▶ [AIM OF THE EXERCISE]: When you retype the listing, keep every word exactly as it appears.

▶ [DATA SUPPLIED]:
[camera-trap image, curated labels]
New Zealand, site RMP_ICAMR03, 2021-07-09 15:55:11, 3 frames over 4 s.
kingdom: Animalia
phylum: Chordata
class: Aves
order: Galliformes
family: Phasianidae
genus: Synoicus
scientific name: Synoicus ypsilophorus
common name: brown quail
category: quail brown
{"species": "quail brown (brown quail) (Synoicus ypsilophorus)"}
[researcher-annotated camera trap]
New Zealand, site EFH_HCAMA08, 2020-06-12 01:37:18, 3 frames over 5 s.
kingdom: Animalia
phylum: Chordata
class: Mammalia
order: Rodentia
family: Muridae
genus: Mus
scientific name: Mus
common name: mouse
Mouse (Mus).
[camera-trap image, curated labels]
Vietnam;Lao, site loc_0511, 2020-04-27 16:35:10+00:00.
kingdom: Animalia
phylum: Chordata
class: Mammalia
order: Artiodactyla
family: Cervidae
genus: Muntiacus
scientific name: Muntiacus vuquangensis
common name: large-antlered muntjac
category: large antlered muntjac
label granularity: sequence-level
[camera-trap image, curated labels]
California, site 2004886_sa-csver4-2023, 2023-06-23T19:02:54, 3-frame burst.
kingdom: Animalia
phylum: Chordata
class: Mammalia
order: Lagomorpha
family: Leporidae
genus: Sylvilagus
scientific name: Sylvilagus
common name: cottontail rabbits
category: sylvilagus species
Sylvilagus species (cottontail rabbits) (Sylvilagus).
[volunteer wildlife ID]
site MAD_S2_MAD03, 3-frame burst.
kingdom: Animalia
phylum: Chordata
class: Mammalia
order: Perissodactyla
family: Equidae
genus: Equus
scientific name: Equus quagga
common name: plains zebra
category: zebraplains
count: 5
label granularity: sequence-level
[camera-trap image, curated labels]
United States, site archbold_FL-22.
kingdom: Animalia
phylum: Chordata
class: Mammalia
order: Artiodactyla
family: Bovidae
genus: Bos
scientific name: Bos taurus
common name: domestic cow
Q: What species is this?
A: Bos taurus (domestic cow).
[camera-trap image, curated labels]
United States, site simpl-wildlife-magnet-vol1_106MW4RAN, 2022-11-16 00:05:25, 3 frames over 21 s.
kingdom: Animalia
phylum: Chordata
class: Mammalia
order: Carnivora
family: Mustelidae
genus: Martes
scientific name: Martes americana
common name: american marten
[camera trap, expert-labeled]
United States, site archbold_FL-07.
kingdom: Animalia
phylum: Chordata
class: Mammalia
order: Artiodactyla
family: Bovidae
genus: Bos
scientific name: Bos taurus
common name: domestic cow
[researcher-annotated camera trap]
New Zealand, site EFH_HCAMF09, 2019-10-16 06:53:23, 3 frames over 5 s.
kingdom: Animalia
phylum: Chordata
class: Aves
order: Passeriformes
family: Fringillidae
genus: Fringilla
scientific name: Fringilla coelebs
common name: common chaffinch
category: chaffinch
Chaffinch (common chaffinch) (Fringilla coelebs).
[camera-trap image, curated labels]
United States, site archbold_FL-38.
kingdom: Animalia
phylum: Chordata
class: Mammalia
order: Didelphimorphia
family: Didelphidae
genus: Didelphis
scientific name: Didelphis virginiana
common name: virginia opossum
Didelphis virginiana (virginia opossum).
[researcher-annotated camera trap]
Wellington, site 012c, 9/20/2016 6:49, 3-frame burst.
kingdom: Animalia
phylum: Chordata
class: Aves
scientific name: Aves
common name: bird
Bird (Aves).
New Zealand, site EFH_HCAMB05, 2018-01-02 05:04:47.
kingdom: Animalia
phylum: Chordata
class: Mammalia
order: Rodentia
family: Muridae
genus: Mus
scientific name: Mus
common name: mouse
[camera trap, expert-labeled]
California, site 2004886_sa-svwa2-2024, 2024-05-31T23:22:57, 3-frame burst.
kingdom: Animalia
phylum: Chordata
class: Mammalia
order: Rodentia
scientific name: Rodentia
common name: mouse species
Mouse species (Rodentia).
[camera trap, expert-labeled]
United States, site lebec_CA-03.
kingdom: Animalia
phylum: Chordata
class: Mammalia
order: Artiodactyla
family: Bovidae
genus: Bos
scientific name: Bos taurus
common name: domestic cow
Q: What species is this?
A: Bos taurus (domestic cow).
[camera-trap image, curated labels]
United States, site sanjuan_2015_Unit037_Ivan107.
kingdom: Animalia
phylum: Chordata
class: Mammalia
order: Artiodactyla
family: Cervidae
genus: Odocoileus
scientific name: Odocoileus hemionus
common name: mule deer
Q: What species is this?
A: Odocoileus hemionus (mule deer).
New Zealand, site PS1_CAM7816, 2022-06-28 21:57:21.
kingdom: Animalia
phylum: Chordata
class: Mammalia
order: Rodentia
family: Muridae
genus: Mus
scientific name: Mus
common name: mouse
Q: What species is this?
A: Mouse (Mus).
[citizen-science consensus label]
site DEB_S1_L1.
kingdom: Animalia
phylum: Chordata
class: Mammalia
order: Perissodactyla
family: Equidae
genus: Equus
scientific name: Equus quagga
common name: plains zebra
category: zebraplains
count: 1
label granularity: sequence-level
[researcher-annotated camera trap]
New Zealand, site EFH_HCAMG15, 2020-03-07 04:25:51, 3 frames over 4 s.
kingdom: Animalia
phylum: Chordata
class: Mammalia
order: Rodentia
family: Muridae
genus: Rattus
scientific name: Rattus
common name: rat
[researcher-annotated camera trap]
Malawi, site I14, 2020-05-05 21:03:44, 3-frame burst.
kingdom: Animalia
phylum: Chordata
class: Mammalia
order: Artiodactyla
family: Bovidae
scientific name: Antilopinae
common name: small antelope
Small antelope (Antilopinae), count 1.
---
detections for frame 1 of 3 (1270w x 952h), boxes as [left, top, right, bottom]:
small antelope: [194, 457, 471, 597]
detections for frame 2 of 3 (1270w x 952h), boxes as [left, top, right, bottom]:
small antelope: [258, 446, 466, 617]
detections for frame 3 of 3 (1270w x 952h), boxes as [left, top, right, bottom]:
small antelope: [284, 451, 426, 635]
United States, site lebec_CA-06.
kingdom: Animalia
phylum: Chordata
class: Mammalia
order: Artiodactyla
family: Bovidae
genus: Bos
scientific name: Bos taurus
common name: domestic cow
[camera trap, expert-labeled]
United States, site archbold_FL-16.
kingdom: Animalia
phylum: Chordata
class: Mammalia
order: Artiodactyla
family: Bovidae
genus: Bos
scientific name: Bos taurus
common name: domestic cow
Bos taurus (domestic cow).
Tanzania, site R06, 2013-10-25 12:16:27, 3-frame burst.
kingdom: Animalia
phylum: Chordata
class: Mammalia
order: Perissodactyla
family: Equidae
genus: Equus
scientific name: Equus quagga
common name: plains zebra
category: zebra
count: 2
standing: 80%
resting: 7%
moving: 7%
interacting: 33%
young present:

▶ [EXERCISE RESPONSE]:
[camera-trap image, curated labels]
New Zealand, site RMP_ICAMR03, 2021-07-09 15:55:11, 3 frames over 4 s.
kingdom: Animalia
phylum: Chordata
class: Aves
order: Galliformes
family: Phasianidae
genus: Synoicus
scientific name: Synoicus ypsilophorus
common name: brown quail
category: quail brown
{"species": "quail brown (brown quail) (Synoicus ypsilophorus)"}
[researcher-annotated camera trap]
New Zealand, site EFH_HCAMA08, 2020-06-12 01:37:18, 3 frames over 5 s.
kingdom: Animalia
phylum: Chordata
class: Mammalia
order: Rodentia
family: Muridae
genus: Mus
scientific name: Mus
common name: mouse
Mouse (Mus).
[camera-trap image, curated labels]
Vietnam;Lao, site loc_0511, 2020-04-27 16:35:10+00:00.
kingdom: Animalia
phylum: Chordata
class: Mammalia
order: Artiodactyla
family: Cervidae
genus: Muntiacus
scientific name: Muntiacus vuquangensis
common name: large-antlered muntjac
category: large antlered muntjac
label granularity: sequence-level
[camera-trap image, curated labels]
California, site 2004886_sa-csver4-2023, 2023-06-23T19:02:54, 3-frame burst.
kingdom: Animalia
phylum: Chordata
class: Mammalia
order: Lagomorpha
family: Leporidae
genus: Sylvilagus
scientific name: Sylvilagus
common name: cottontail rabbits
category: sylvilagus species
Sylvilagus species (cottontail rabbits) (Sylvilagus).
[volunteer wildlife ID]
site MAD_S2_MAD03, 3-frame burst.
kingdom: Animalia
phylum: Chordata
class: Mammalia
order: Perissodactyla
family: Equidae
genus: Equus
scientific name: Equus quagga
common name: plains zebra
category: zebraplains
count: 5
label granularity: sequence-level
[camera-trap image, curated labels]
United States, site archbold_FL-22.
kingdom: Animalia
phylum: Chordata
class: Mammalia
order: Artiodactyla
family: Bovidae
genus: Bos
scientific name: Bos taurus
common name: domestic cow
Q: What species is this?
A: Bos taurus (domestic cow).
[camera-trap image, curated labels]
United States, site simpl-wildlife-magnet-vol1_106MW4RAN, 2022-11-16 00:05:25, 3 frames over 21 s.
kingdom: Animalia
phylum: Chordata
class: Mammalia
order: Carnivora
family: Mustelidae
genus: Martes
scientific name: Martes americana
common name: american marten
[camera trap, expert-labeled]
United States, site archbold_FL-07.
kingdom: Animalia
phylum: Chordata
class: Mammalia
order: Artiodactyla
family: Bovidae
genus: Bos
scientific name: Bos taurus
common name: domestic cow
[researcher-annotated camera trap]
New Zealand, site EFH_HCAMF09, 2019-10-16 06:53:23, 3 frames over 5 s.
kingdom: Animalia
phylum: Chordata
class: Aves
order: Passeriformes
family: Fringillidae
genus: Fringilla
scientific name: Fringilla coelebs
common name: common chaffinch
category: chaffinch
Chaffinch (common chaffinch) (Fringilla coelebs).
[camera-trap image, curated labels]
United States, site archbold_FL-38.
kingdom: Animalia
phylum: Chordata
class: Mammalia
order: Didelphimorphia
family: Didelphidae
genus: Didelphis
scientific name: Didelphis virginiana
common name: virginia opossum
Didelphis virginiana (virginia opossum).
[researcher-annotated camera trap]
Wellington, site 012c, 9/20/2016 6:49, 3-frame burst.
kingdom: Animalia
phylum: Chordata
class: Aves
scientific name: Aves
common name: bird
Bird (Aves).
New Zealand, site EFH_HCAMB05, 2018-01-02 05:04:47.
kingdom: Animalia
phylum: Chordata
class: Mammalia
order: Rodentia
family: Muridae
genus: Mus
scientific name: Mus
common name: mouse
[camera trap, expert-labeled]
California, site 2004886_sa-svwa2-2024, 2024-05-31T23:22:57, 3-frame burst.
kingdom: Animalia
phylum: Chordata
class: Mammalia
order: Rodentia
scientific name: Rodentia
common name: mouse species
Mouse species (Rodentia).
[camera trap, expert-labeled]
United States, site lebec_CA-03.
kingdom: Animalia
phylum: Chordata
class: Mammalia
order: Artiodactyla
family: Bovidae
genus: Bos
scientific name: Bos taurus
common name: domestic cow
Q: What species is this?
A: Bos taurus (domestic cow).
[camera-trap image, curated labels]
United States, site sanjuan_2015_Unit037_Ivan107.
kingdom: Animalia
phylum: Chordata
class: Mammalia
order: Artiodactyla
family: Cervidae
genus: Odocoileus
scientific name: Odocoileus hemionus
common name: mule deer
Q: What species is this?
A: Odocoileus hemionus (mule deer).
New Zealand, site PS1_CAM7816, 2022-06-28 21:57:21.
kingdom: Animalia
phylum: Chordata
class: Mammalia
order: Rodentia
family: Muridae
genus: Mus
scientific name: Mus
common name: mouse
Q: What species is this?
A: Mouse (Mus).
[citizen-science consensus label]
site DEB_S1_L1.
kingdom: Animalia
phylum: Chordata
class: Mammalia
order: Perissodactyla
family: Equidae
genus: Equus
scientific name: Equus quagga
common name: plains zebra
category: zebraplains
count: 1
label granularity: sequence-level
[researcher-annotated camera trap]
New Zealand, site EFH_HCAMG15, 2020-03-07 04:25:51, 3 frames over 4 s.
kingdom: Animalia
phylum: Chordata
class: Mammalia
order: Rodentia
family: Muridae
genus: Rattus
scientific name: Rattus
common name: rat
[researcher-annotated camera trap]
Malawi, site I14, 2020-05-05 21:03:44, 3-frame burst.
kingdom: Animalia
phylum: Chordata
class: Mammalia
order: Artiodactyla
family: Bovidae
scientific name: Antilopinae
common name: small antelope
Small antelope (Antilopinae), count 1.
---
detections for frame 1 of 3 (1270w x 952h), boxes as [left, top, right, bottom]:
small antelope: [194, 457, 471, 597]
detections for frame 2 of 3 (1270w x 952h), boxes as [left, top, right, bottom]:
small antelope: [258, 446, 466, 617]
detections for frame 3 of 3 (1270w x 952h), boxes as [left, top, right, bottom]:
small antelope: [284, 451, 426, 635]
United States, site lebec_CA-06.
kingdom: Animalia
phylum: Chordata
class: Mammalia
order: Artiodactyla
family: Bovidae
genus: Bos
scientific name: Bos taurus
common name: domestic cow
[camera trap, expert-labeled]
United States, site archbold_FL-16.
kingdom: Animalia
phylum: Chordata
class: Mammalia
order: Artiodactyla
family: Bovidae
genus: Bos
scientific name: Bos taurus
common name: domestic cow
Bos taurus (domestic cow).
Tanzania, site R06, 2013-10-25 12:16:27, 3-frame burst.
kingdom: Animalia
phylum: Chordata
class: Mammalia
order: Perissodactyla
family: Equidae
genus: Equus
scientific name: Equus quagga
common name: plains zebra
category: zebra
count: 2
standing: 80%
resting: 7%
moving: 7%
interacting: 33%
young present:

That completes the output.